Fyctia
Chap 1: La coupable idéale
- Je ne l'ai pas tué !
Jeremiah fixait sa cliente à travers la vitre qui les isolait. Il avait du mal à croire que le visage angélique de la jeune femme en face de lui était celui d’une meurtrière.
Pourtant, c’était ce que tout le monde pensait. Y compris les journaux.
Plusieurs titres accrocheurs s’étalaient à la une :
“Une jeune femme de vingt-deux ans arrêtée pour le meurtre de l’héritier des Carson, la célèbre bijouterie Carson. Selon une source proche de l’enquête, Samantha Tatum aurait abattu son ex-petit ami, Antony Carson, d’une balle dans la tête à bout portant. Le jeune homme, de dix ans son aîné, n’a pas survécu.”
Ce matin, Jeremiah était en train de parcourir l’un de ces articles quand son téléphone avait sonné. On lui demandait de se rendre au parloir de la prison où Samantha était détenue. Il semblerait qu’elle l’ait choisi comme avocat et qu’elle ait exigé sa présence.
Secrètement, Jeremiah était ravi.
L’affaire Carson allait faire du bruit.
Beaucoup de bruit.
Exactement ce qu’il lui fallait pour décrocher son cent cinquantième acquittement. Et quoi de plus glorieux que de l’obtenir sur un cas apparemment désespéré ?

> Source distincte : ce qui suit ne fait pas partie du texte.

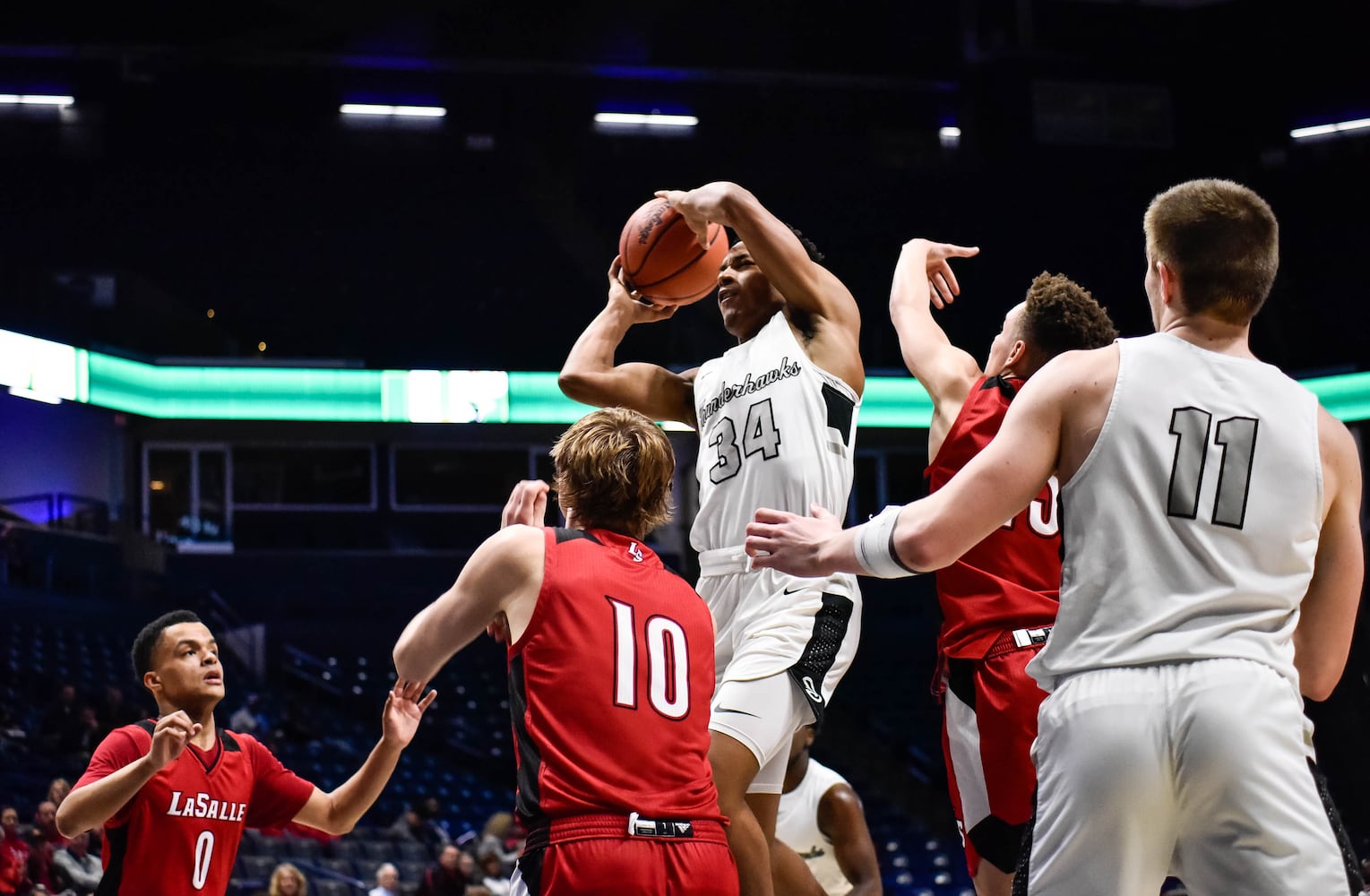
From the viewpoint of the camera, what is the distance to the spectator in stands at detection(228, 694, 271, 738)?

Avant de se présenter devant celle qui allait sans doute devenir sa prochaine cliente, l’homme de loi avait étudié son dossier. Accusée de meurtre, Samantha était dans une situation critique. La perquisition à son domicile avait été fructueuse, l’arme du crime avait été retrouvée sans peine à côté de la victime et la thèse du suicide avancée par la demoiselle ne tenait pas debout pour de multiples raisons bien expliquées.
Toutes les preuves désignaient la jeune femme comme la coupable idéale de ce crime maladroit. Sauf que pour l’instant, Samantha niait tout en bloc.
Ce n’était pas un problème pour Jeremiah.
Nombreux étaient ses clients qui se prétendaient innocents au départ. Ce n’était souvent qu’après plusieurs semaines qu’ils finissaient par se confier à lui, une fois la relation de confiance établie.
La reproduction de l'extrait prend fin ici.